While OSINT seeks to exploit publicly-available information, there are ethical and legal considerations. In the process of conducting your OSINT investigation, it’s crucial to respect privacy, adhere to data protection laws, and ensure that the intelligence gathering and analysis activities are compliant with applicable laws. Unauthorized access, even to publicly available information, could potentially lead to ethical quandaries at best and legal repercussions at worst. While OSINT provides powerful capabilities, it must be used responsibly and ethically.

Another important thing to consider is that if access to information requires signing up for an account (e.g., accessing a social media site), you may be limited by legal agreements as to what you can do with information available to you on those platforms. Even though data may seem open, it may not be. My rule of thumb is that if you need a password to access it, the intelligence information may no longer be, legally speaking, Open Source.

Protecting Yourself Online

In an age where Personally Identifiable Information (PII) is abundant online, protecting your private data from becoming part of someone else’s OSINT research is crucial. Consider the following:

  • Personal Data Management: Be conscious of the information you share online, especially when it comes to minor children or other sensitive areas of your life, such as location, absence(s) from the home, healthcare, travel plans, etc. Regularly review and manage your digital footprint.
  • Privacy Settings: Regularly review and adjust privacy settings on social media and other online platforms to control who can view your information. Restricting social media posts to select, trusted family members, friends, and acquaintances could minimize exploitation of personal information you might prefer be kept personal.
  • Awareness of Digital Trails: Be aware of the trails you leave on the internet. This includes being cautious about the information you post, the sites you visit, and the networks you use. Have you ever noticed that, right after searching for something, ads for that very thing seem to magically show up on your social media feeds? Cookies abound.

Getting Started

For those interested in exploring OSINT, many educational resources—both free and paid—are available. Online courses, webinars, forums, and communities offer a wealth of knowledge and support. If you’re just starting out, begin with foundational research and intelligence analysis concepts and gradually delve into specialized OSINT resources. Practical experience, combined with continuous learning, is key to effectively leveraging OSINT.

For starters, I recommend acquiring the aforementioned OSINT Framework and poking around until you find something interesting. Tools like Maltego can be intimidating for beginners, but there are many YouTube videos available to help teach you the ropes.
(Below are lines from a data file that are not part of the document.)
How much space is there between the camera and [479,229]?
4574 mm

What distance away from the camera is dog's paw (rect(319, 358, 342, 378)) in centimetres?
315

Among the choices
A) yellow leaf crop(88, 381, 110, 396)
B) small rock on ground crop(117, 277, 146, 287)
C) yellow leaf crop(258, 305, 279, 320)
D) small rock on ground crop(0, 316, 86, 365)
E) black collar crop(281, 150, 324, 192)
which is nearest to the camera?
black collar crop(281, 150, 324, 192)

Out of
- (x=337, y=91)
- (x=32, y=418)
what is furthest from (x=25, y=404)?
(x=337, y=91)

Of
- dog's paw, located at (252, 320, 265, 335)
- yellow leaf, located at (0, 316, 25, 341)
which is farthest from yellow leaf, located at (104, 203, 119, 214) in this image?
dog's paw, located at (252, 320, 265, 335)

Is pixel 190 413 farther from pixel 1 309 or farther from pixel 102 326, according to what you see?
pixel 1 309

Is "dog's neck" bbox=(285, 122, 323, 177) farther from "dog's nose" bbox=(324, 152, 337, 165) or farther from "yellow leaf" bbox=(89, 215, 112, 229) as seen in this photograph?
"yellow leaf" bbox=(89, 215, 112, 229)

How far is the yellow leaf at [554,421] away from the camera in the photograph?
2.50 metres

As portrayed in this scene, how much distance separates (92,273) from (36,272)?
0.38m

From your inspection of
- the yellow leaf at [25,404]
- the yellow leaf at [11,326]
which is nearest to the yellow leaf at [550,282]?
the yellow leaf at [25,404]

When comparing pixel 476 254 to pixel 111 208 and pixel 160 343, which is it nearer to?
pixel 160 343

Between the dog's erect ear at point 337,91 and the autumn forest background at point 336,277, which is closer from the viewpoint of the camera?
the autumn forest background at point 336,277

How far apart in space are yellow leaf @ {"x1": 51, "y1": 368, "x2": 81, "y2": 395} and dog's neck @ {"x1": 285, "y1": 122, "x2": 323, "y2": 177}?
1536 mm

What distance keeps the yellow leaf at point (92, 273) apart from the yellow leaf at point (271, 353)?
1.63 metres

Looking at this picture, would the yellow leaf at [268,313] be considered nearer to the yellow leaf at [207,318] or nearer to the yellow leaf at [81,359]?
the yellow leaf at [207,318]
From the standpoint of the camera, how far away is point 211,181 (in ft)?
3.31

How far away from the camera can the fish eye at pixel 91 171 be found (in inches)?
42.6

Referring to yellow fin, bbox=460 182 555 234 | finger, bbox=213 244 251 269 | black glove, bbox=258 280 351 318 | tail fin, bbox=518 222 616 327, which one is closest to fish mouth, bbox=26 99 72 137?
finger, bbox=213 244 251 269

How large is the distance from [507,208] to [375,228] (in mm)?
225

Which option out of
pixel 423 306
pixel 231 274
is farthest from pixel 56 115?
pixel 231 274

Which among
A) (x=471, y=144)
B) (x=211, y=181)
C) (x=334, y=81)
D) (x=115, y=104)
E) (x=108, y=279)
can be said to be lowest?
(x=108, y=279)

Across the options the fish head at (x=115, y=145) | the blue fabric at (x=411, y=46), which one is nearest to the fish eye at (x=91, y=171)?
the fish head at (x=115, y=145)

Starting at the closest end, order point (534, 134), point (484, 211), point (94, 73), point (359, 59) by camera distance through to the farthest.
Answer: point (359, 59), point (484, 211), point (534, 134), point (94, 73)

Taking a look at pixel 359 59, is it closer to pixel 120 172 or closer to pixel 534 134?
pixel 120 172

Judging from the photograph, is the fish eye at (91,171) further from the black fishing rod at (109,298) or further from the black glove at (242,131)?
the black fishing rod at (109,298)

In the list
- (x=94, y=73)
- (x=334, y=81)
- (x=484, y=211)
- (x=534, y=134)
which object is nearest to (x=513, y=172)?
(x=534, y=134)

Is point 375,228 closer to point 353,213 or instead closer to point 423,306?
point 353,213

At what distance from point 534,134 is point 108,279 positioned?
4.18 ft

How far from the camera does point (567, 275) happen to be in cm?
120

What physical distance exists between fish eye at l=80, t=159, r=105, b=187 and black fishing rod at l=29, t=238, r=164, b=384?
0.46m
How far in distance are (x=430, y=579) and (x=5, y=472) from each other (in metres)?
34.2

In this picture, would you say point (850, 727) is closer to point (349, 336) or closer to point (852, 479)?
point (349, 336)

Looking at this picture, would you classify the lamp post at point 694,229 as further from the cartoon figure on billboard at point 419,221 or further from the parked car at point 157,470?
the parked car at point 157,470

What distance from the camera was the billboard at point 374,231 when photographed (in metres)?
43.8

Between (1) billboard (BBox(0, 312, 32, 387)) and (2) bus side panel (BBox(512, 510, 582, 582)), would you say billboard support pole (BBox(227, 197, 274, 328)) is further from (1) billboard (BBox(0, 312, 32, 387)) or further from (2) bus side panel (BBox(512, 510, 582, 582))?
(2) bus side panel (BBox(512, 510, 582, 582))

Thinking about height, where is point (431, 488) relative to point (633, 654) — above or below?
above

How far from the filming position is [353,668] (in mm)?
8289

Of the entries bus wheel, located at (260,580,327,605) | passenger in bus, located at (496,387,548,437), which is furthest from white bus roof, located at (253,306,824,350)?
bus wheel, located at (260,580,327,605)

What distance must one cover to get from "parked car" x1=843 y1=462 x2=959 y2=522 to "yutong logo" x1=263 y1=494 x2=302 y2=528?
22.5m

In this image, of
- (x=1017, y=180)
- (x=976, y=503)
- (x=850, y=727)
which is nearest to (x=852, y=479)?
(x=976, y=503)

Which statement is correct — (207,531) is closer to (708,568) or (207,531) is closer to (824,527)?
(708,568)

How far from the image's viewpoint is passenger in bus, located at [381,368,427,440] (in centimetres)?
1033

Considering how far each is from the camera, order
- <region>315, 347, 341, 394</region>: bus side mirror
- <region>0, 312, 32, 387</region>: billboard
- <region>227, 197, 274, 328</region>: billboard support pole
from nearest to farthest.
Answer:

OSINT is a fascinating, dynamic field, integral to many sectors including national security, law enforcement, cybersecurity, and research. As the real world continues to expand into the online world, so does the relevance and importance of OSINT, which includes the development of an awareness of our own digital footprints in the form of monitoring what data about us exists online (willingly shared or not). I encourage you to delve deeper into this field, armed with the knowledge and tools to use it responsibly and protect your own data.